## What the task asks:
It is required that all of the data be written out exactly.

## A block of data:
(begin)

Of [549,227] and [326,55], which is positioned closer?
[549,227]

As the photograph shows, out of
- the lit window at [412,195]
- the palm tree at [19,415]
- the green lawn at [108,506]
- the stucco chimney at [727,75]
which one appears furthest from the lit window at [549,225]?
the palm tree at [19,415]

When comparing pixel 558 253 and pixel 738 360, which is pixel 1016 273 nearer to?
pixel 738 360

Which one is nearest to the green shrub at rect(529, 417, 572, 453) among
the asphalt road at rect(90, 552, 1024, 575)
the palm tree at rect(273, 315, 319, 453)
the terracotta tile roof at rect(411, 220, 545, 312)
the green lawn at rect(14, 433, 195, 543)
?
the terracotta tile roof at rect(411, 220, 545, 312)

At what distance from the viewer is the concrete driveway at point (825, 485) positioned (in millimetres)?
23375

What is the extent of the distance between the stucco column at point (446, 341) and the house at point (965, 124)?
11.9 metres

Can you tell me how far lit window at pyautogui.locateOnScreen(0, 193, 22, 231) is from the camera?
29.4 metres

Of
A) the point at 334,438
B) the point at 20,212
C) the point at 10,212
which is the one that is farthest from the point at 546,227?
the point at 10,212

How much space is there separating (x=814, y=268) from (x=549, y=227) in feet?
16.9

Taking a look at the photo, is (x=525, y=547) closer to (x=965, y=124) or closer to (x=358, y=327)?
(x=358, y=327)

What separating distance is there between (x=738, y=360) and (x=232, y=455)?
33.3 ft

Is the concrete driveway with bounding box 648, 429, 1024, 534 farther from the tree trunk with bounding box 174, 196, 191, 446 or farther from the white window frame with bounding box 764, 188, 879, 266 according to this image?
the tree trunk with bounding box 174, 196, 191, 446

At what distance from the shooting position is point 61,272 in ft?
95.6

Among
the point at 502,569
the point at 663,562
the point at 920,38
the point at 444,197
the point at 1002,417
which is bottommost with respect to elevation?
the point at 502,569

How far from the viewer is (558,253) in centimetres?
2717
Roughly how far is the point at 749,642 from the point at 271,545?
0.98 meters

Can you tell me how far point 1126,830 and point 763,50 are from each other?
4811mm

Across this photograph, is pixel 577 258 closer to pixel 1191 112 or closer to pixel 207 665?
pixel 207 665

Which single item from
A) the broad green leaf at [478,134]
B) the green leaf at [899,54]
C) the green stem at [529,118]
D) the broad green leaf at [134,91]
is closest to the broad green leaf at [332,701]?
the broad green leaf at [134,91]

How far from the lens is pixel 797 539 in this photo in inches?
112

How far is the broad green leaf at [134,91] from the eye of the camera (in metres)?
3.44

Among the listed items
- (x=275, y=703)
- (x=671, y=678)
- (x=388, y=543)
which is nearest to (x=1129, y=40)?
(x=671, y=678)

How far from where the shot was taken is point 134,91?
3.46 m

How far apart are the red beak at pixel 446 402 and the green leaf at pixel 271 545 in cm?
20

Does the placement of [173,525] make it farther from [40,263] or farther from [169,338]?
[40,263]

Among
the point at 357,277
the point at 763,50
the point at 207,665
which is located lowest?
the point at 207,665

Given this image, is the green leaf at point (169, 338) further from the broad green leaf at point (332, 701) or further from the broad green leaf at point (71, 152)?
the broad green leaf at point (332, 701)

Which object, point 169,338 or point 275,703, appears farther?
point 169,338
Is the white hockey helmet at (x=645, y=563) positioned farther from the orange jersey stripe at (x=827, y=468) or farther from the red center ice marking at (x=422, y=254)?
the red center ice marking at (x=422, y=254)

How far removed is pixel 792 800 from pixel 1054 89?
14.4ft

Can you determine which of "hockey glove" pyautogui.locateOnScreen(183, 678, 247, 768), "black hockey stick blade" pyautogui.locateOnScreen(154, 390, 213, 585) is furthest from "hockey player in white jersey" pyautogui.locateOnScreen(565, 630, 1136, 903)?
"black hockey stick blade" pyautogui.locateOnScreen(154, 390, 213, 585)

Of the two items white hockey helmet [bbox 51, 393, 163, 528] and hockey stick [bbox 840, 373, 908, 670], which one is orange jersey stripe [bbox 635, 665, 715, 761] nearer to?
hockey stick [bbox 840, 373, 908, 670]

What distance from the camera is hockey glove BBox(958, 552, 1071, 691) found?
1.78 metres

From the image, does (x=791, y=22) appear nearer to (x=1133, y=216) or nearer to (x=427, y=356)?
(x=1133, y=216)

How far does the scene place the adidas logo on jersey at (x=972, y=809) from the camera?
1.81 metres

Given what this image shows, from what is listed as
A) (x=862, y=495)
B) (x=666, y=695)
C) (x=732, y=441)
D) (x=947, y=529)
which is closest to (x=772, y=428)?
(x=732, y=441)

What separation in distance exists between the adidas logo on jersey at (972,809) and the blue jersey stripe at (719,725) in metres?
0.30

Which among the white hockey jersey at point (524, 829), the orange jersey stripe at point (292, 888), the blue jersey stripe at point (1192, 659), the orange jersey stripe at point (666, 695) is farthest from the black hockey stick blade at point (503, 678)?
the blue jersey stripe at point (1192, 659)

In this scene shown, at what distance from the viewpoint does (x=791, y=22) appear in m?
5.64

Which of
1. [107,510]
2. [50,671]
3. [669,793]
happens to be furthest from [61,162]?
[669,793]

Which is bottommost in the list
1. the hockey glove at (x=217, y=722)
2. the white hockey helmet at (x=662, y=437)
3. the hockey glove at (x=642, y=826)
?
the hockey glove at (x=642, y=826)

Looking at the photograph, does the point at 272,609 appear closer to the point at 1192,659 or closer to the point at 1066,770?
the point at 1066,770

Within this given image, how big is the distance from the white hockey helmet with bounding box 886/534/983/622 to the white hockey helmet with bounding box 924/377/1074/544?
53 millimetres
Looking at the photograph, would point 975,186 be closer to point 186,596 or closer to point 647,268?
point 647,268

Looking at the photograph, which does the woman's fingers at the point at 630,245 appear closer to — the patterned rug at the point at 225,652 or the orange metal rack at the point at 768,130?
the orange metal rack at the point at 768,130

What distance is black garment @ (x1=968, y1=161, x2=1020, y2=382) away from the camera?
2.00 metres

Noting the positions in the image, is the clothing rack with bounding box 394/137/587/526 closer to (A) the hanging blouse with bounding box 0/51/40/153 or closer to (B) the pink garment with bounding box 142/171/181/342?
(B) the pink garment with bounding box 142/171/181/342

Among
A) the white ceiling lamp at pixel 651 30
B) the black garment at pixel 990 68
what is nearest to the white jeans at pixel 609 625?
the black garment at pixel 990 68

(end)

## Written solution:
Of [549,227] and [326,55], which is positioned closer?
[549,227]

As the photograph shows, out of
- the lit window at [412,195]
- the palm tree at [19,415]
- the green lawn at [108,506]
- the stucco chimney at [727,75]
which one appears furthest from the lit window at [549,225]?
the palm tree at [19,415]

When comparing pixel 558 253 and pixel 738 360, which is pixel 1016 273 nearer to?
pixel 738 360

Which one is nearest to the green shrub at rect(529, 417, 572, 453) among
the asphalt road at rect(90, 552, 1024, 575)
the palm tree at rect(273, 315, 319, 453)
the terracotta tile roof at rect(411, 220, 545, 312)
the green lawn at rect(14, 433, 195, 543)
?
the terracotta tile roof at rect(411, 220, 545, 312)

At what distance from the viewer is the concrete driveway at point (825, 485) positioned (in millimetres)?
23375

What is the extent of the distance between the stucco column at point (446, 341) and the house at point (965, 124)?
11.9 metres

Can you tell me how far lit window at pyautogui.locateOnScreen(0, 193, 22, 231) is from the camera?
29.4 metres

Of
A) the point at 334,438
B) the point at 20,212
C) the point at 10,212
which is the one that is farthest from the point at 546,227?
the point at 10,212

How much space is there separating (x=814, y=268) from (x=549, y=227) in feet?
16.9

Taking a look at the photo, is (x=525, y=547) closer to (x=965, y=124) or closer to (x=358, y=327)?
(x=358, y=327)

What separating distance is there between (x=738, y=360) and (x=232, y=455)?
33.3 ft

Is the concrete driveway with bounding box 648, 429, 1024, 534 farther from the tree trunk with bounding box 174, 196, 191, 446 or farther from the white window frame with bounding box 764, 188, 879, 266 according to this image?
the tree trunk with bounding box 174, 196, 191, 446

At what distance from the shooting position is point 61,272 in ft?
95.6

Among
the point at 502,569
the point at 663,562
the point at 920,38
the point at 444,197
the point at 1002,417
which is bottommost with respect to elevation?
the point at 502,569

How far from the viewer is (558,253) in centimetres?
2717
Roughly how far is the point at 749,642 from the point at 271,545?
0.98 meters

Can you tell me how far point 1126,830 and point 763,50 are from each other?
4811mm

Across this photograph, is pixel 577 258 closer to pixel 1191 112 or closer to pixel 207 665?
pixel 207 665

Which single item from
A) the broad green leaf at [478,134]
B) the green leaf at [899,54]
C) the green stem at [529,118]
D) the broad green leaf at [134,91]
is closest to the broad green leaf at [332,701]?
the broad green leaf at [134,91]

How far from the lens is pixel 797 539 in this photo in inches?
112

How far is the broad green leaf at [134,91] from the eye of the camera (in metres)?
3.44

Among the listed items
- (x=275, y=703)
- (x=671, y=678)
- (x=388, y=543)
which is nearest to (x=1129, y=40)?
(x=671, y=678)

How far from where the shot was taken is point 134,91?
3.46 m

How far apart are the red beak at pixel 446 402 and the green leaf at pixel 271 545 in cm?
20

Does the placement of [173,525] make it farther from [40,263] or farther from [169,338]?
[40,263]

Among
the point at 357,277
the point at 763,50
the point at 207,665
which is located lowest?
the point at 207,665

Given this image, is the green leaf at point (169, 338) further from the broad green leaf at point (332, 701) or further from the broad green leaf at point (71, 152)?
the broad green leaf at point (332, 701)

Which object, point 169,338 or point 275,703, appears farther?
point 169,338
Is the white hockey helmet at (x=645, y=563) positioned farther from the orange jersey stripe at (x=827, y=468) or farther from the red center ice marking at (x=422, y=254)?
the red center ice marking at (x=422, y=254)

How far removed is pixel 792 800 from pixel 1054 89?
14.4ft

Can you determine which of "hockey glove" pyautogui.locateOnScreen(183, 678, 247, 768), "black hockey stick blade" pyautogui.locateOnScreen(154, 390, 213, 585) is furthest from "hockey player in white jersey" pyautogui.locateOnScreen(565, 630, 1136, 903)?
"black hockey stick blade" pyautogui.locateOnScreen(154, 390, 213, 585)

Of the two items white hockey helmet [bbox 51, 393, 163, 528] and hockey stick [bbox 840, 373, 908, 670], which one is orange jersey stripe [bbox 635, 665, 715, 761] nearer to?
hockey stick [bbox 840, 373, 908, 670]

What distance from the camera is hockey glove BBox(958, 552, 1071, 691) found?
1.78 metres

From the image, does (x=791, y=22) appear nearer to (x=1133, y=216) or nearer to (x=427, y=356)?
(x=1133, y=216)

How far does the scene place the adidas logo on jersey at (x=972, y=809) from the camera?
1.81 metres

Given what this image shows, from what is listed as
A) (x=862, y=495)
B) (x=666, y=695)
C) (x=732, y=441)
D) (x=947, y=529)
which is closest to (x=772, y=428)?
(x=732, y=441)

What separation in distance exists between the adidas logo on jersey at (972,809) and the blue jersey stripe at (719,725) in metres?
0.30

Which among the white hockey jersey at point (524, 829), the orange jersey stripe at point (292, 888), the blue jersey stripe at point (1192, 659), the orange jersey stripe at point (666, 695) is farthest from the black hockey stick blade at point (503, 678)?
the blue jersey stripe at point (1192, 659)

In this scene shown, at what distance from the viewpoint does (x=791, y=22) appear in m?
5.64

Which of
1. [107,510]
2. [50,671]
3. [669,793]
happens to be furthest from [61,162]?
[669,793]

Which is bottommost in the list
1. the hockey glove at (x=217, y=722)
2. the white hockey helmet at (x=662, y=437)
3. the hockey glove at (x=642, y=826)
?
the hockey glove at (x=642, y=826)

Looking at the photograph, does the point at 272,609 appear closer to the point at 1192,659 or closer to the point at 1066,770?
the point at 1066,770

Within this given image, how big is the distance from the white hockey helmet with bounding box 886/534/983/622 to the white hockey helmet with bounding box 924/377/1074/544?
53 millimetres
Looking at the photograph, would point 975,186 be closer to point 186,596 or closer to point 647,268?
point 647,268

Looking at the photograph, which does the woman's fingers at the point at 630,245 appear closer to — the patterned rug at the point at 225,652 or the orange metal rack at the point at 768,130?
the orange metal rack at the point at 768,130

What distance is black garment @ (x1=968, y1=161, x2=1020, y2=382) away from the camera?
2.00 metres

Noting the positions in the image, is the clothing rack with bounding box 394/137/587/526 closer to (A) the hanging blouse with bounding box 0/51/40/153 or closer to (B) the pink garment with bounding box 142/171/181/342?
(B) the pink garment with bounding box 142/171/181/342

Among
A) the white ceiling lamp at pixel 651 30
B) the black garment at pixel 990 68
what is nearest to the white jeans at pixel 609 625?
the black garment at pixel 990 68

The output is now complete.